BANGKOK taz ■ Die indonesische Polizei will in einer der Wohnungen des mutmaßlichen Drahtziehers der Bali-Anschläge, Imam Samudra, Videobänder und Bücher von Ussama Bin Laden entdeckt haben. Das Gebäude nahe der zentraljavanischen Stadt Solo sei nur drei Kilometer von der Islamschule Pondok Ngruki entfernt. Hier hatte noch bis vor kurzem der inzwischen verhaftete Abu Bakar Bashir, Gründungsvater der Schule und Führer der radikal-islamistischen Jemaah Islamiyah (JI) gewirkt.

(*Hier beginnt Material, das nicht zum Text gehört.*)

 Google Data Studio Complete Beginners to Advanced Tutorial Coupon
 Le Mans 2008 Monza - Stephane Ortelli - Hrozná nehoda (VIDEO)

Ein Nachbar des am vergangenen Donnerstag verhafteten Samudra hatte ausgesagt, jener habe das Haus für insgesamt drei Monate gemietet, sei aber drei Tage vor den Bali-Anschlägen ausgezogen. Bei einer weiteren Hausdurchsuchung in der Region wurden laut Polizeiangaben Munition und mögliche Utensilien zum Bombenbau gefunden. Der Chef der zum internationalen Ermittlungsteam gehörenden Australien Federal Police (AFP), Mick Keelty, bestätigte den Fund und betonte zugleich, dass es nach wie unklar sei, ob Ussama Bin Ladens Terrornetzwerk al-Qaida in die Bombenattentate verwickelt sei. Für jemanden von australischer Ermittlerseite ist das erstaunlich zurückhaltend. Schließlich waren es Australien und die USA, die al-Qaida und die JI von Anfang an hinter den Bali-Anschlägen vermutet hatten.

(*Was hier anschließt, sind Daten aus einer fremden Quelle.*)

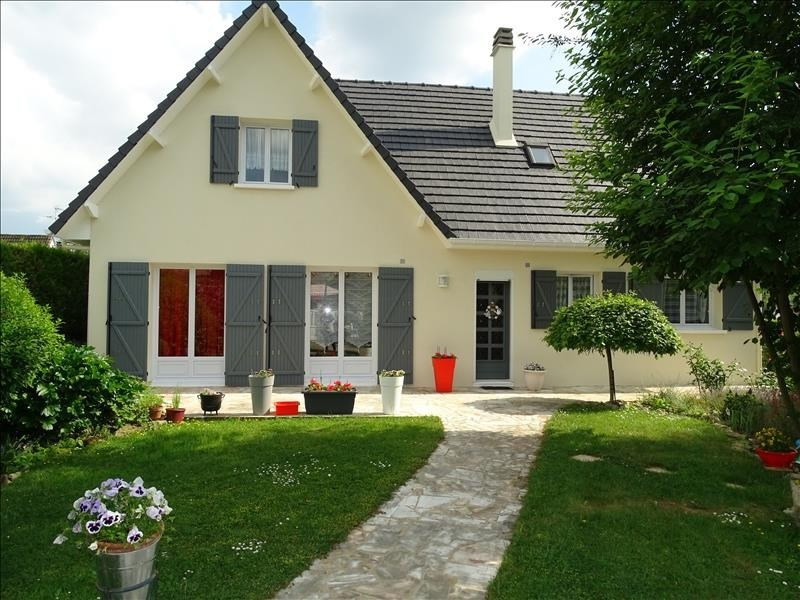 Vente maison / villa Chambly 336 000€ - Photo 1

In der Tat muss angezweifelt werden, ob die Videos und Bücher als Beweise taugen. Materialien wie diese sind in indonesischen Städten, wo auf zahlreichen Märkten Bin-Laden-Shirts und ähnliche „Devotionalien“ verkauft werden, keine Seltenheit. Allerdings erklärte Keelty, dass noch sechs Verdächtige gesucht würden und mehrere hundert Kilogramm hochexplosiven Sprengstoffs, die in den Händen der Bombenbauer gewesen und bislang unauffindbar seien.

Samudra wurde zu weiteren Vernehmungen nach Jakarta gebracht. Wie die Tageszeitung The Australien unter Berufung auf Polizeikreise berichtet, habe der 35-Jährige zugegeben, bei der JI eine zentrale Rolle zu spielen. Auch soll er den Ermittlern verraten haben, dass die zweite Bombe in Paddy’s Bar in einem Rucksack dort hineingeschmuggelt und von einem Selbstmordattentäter gezündet worden war. Laut AFP-Chef Keelty stimmen diese Aussagen Samudras mit forensischen Untersuchungen der Bar überein.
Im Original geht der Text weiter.